According to the definition, the base polyhedron is same as submodular polyhedron.
Base polyhedron definition says, $ \forall A \subseteq V, s(A) \leq f(A)$ and $s(V) = f(V)$, whereas submodular polyhedron definition says, $\forall A \subseteq V, s(A) \leq f(A)$. Here $s(A) = \sum_{k \in A} s_k$
since the definition is based on subset, submodular polyhedron should automatically contain $s(V) = f(V)$
This is pretty old but I might as well:
The equality constraint must hold for all points in the base polyhedron. For the submodular polyhedron you only have $ s(V) \leq f(V)$, so you are allowed $s(V) < f(V)$ which is not the case for the base polyhedron since it must have equality for $V$.
Intuitively, in a certain sense you can view the base polyhedron as describing just the "outer shell" of the submodular polyhedron.

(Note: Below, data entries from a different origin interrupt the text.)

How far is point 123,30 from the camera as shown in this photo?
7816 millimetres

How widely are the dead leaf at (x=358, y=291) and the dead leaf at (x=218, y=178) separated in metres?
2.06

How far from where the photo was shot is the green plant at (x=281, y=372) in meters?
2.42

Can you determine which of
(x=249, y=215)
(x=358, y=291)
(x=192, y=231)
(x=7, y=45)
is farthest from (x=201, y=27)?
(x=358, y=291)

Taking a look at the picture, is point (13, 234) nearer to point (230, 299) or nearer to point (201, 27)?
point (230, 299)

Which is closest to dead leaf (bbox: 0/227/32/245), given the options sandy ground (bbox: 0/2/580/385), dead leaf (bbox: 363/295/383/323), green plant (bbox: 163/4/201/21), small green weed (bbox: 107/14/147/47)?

In the language of matroids, if we restrict $s$ to be nonnegative, the submodular polyhedron is the convex hull of independent sets of a matroid, while the base polyhedron is the convex hull of the bases of a matroid.
Furthermore, there are certain things you can do with the base polyhedron that you cannot do with the submodular one. For example, you may define the Lovasz Extension as the optimal solution of an LP in the base polyhedron, given an input cost vector in $\mathbb{R}^n$. If the LP is taken in the submodular polyhedron instead, the costs have to be nonnegative. So in some sense, the base polyhedron allows a more general definition of the Lovasz extension.
Base polyhedra are also known as "generalized permutahedra" and are known to have certain nice properties: every edge of a base polyhedron is parallel to $\mathbf{e}_i-\mathbf{e}_j$ for some $i,j$ where $\mathbf{e}_i$ is the i-th standard basis vector.